- _Written problem_
Reproduce the passage of the Scala forum excerpt starting with "case List(BooleanManifest, StringManifest)" and going on through "from the Map.".

- _Reading text_
Of course, you can't use it like that. Without manifests, you can't even uncover what the original type of Function1 is. You could try something like this, though:
def f[T : Manifest](v: T) = v -> manifest[T]
val m = Map[String, ((Nothing) => String, Manifest[_])]("hello" -> f(foo), "goodbye" -> f(bar))
val IntManifest = manifest[Int]
val BooleanManifest = manifest[Boolean]
val StringManifest = manifest[String]
m("hello")._2.typeArguments match {
case List(IntManifest, StringManifest) =>
m("hello")._1.asInstanceOf[(Int) => String](5)
case List(BooleanManifest, StringManifest) =>
m("hello")._1.asInstanceOf[(Boolean) => String](true)
case _ => "Unknown function type"
}
Int => String is not a subclass of Any => String, rather, the contrary. You can't put (replace) an Int => String function when a code expects Any => String, since that code can apply the function with, say, "hi".
#Ben suggestion works, but how is it useful? you can't invoke the function once you get it from the Map.

- _Provided data_
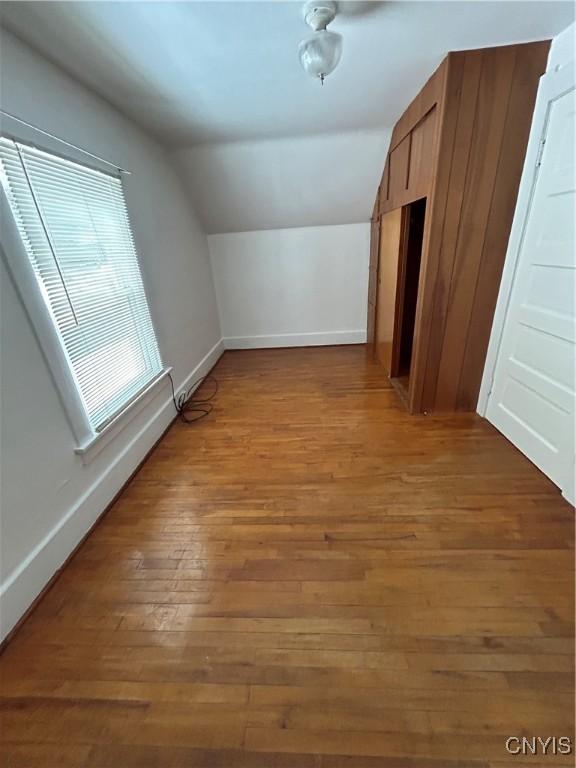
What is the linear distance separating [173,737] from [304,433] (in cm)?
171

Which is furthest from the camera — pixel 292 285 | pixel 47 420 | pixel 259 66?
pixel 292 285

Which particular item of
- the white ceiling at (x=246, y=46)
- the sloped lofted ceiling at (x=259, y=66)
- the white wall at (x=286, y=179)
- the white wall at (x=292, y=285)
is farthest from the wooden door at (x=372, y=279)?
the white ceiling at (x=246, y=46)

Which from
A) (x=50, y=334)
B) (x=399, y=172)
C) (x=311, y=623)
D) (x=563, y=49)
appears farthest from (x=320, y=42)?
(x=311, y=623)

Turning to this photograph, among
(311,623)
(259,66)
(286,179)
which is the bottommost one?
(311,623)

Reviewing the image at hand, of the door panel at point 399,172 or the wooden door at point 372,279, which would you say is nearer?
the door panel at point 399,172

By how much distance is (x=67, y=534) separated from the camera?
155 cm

- _Task result_
case List(BooleanManifest, StringManifest) =>
m("hello")._1.asInstanceOf[(Boolean) => String](true)
case _ => "Unknown function type"
}
Int => String is not a subclass of Any => String, rather, the contrary. You can't put (replace) an Int => String function when a code expects Any => String, since that code can apply the function with, say, "hi".
#Ben suggestion works, but how is it useful? you can't invoke the function once you get it from the Map.